To frame this conversation, I think any discussion of costs must clearly address who covers those costs. In Ph.D. funding, we are rightly proud of the funding guarantees and stipends that we provide to our Ph.D. students. At the University of Michigan, Ph.D. support—that is payment to students of stipend, tuition, and benefits—is a more than $330 million dollar enterprise. Who covers those costs? Ultimately, in all cases, it’s the graduate faculty in programs who cover these costs. Faculty generate that funding through the grants that they write. Those grants create GSRA positions. They generate that funding through the undergraduate curricula that they offer in their departments. Those curricula create GSI positions. Rackham plays a role here too. Our endowment and financial aid funds are about 15% of the total. But the other 85% clearly demonstrates the centrality of faculty effort in funding graduate education. I think the centrality of faculty effort should receive more attention than it does currently. To me, it implicitly shows that there is effort and hard work expended to cover those costs and that there are perhaps some tradeoffs to be considered, too.
In addition, in any conversation about costs, let’s also keep in mind the benefits. There are benefits to students of graduate education. Let’s not lose sight of the fact that our graduates pursue fulfilling careers, increasingly in all sectors of society. They have among the lowest unemployment rates of any degree type.

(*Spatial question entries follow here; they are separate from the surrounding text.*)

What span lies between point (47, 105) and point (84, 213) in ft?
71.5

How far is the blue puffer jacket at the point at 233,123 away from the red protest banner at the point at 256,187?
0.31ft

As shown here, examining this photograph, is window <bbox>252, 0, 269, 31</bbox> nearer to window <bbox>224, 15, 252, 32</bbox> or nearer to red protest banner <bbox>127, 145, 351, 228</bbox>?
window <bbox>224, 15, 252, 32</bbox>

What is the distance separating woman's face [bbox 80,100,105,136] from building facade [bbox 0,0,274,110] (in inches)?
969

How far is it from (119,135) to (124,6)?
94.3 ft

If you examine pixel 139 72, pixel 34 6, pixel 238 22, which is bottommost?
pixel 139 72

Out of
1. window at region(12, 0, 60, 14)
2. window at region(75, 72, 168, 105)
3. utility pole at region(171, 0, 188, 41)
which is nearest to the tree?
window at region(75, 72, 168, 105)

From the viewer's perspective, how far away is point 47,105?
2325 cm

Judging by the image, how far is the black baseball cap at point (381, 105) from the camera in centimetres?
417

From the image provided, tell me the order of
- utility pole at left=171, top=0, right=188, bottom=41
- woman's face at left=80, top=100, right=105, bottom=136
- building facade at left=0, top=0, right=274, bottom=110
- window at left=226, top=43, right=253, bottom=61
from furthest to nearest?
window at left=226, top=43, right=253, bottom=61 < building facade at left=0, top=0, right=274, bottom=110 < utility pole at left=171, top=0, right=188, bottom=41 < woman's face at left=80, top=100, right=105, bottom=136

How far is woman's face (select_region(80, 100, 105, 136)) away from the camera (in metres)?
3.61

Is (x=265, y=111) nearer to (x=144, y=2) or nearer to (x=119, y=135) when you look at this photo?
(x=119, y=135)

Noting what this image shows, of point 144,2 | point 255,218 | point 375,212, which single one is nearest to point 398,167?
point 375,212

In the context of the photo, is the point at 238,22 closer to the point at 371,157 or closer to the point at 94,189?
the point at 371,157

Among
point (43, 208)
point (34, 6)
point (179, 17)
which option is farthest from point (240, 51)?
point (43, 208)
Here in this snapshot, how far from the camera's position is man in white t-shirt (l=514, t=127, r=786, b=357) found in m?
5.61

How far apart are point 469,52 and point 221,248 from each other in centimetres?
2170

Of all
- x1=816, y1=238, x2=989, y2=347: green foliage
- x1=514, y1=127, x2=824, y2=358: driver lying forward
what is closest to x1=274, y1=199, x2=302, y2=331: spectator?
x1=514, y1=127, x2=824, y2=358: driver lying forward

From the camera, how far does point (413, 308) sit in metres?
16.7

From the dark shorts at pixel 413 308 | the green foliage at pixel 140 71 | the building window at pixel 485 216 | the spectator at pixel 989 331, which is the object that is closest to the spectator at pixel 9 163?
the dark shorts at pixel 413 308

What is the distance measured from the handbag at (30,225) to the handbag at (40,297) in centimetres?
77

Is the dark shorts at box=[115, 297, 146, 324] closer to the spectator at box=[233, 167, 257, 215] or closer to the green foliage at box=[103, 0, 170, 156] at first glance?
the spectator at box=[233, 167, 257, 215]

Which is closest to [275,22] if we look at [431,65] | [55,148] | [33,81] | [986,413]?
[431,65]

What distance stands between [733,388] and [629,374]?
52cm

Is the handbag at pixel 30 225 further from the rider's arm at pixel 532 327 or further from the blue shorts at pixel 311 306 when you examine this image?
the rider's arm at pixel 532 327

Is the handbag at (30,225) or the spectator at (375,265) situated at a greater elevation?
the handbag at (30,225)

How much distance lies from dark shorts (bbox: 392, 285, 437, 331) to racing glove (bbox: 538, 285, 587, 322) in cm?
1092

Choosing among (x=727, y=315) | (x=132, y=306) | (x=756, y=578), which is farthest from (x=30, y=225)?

There are benefits to faculty as well, especially in working with junior scholars to create and disseminate new knowledge, discoveries, and publications.
There is more discussion to be had about these costs and benefits. I look forward to engaging with you further, perhaps even later today.
This afternoon I’ve highlighted three critical roles of faculty in graduate education. They were mentoring and climate, access and admissions, and graduate education’s costs and benefits. I hope my remarks have left you with a sense of how Rackham can support you in those critical activities, as well as my optimism about our direction as a university and graduate school.
Of course, there’s more that Rackham is engaged in. For example, launching this year will be a new office to support postdoctoral fellows, created in partnership with the Office of the Vice President for Research. We are performing needs assessments to support both international and master’s students. And we are moving forward with early work on an interdisciplinary teaching and problem-solving initiative. The Rackham deans and staff leading this work are all here today. Additional programs and initiatives will be rotating on the slide carousel. Please engage with me and my colleagues if you’d like to learn more.
I’d be happy to take questions. Thank you very much.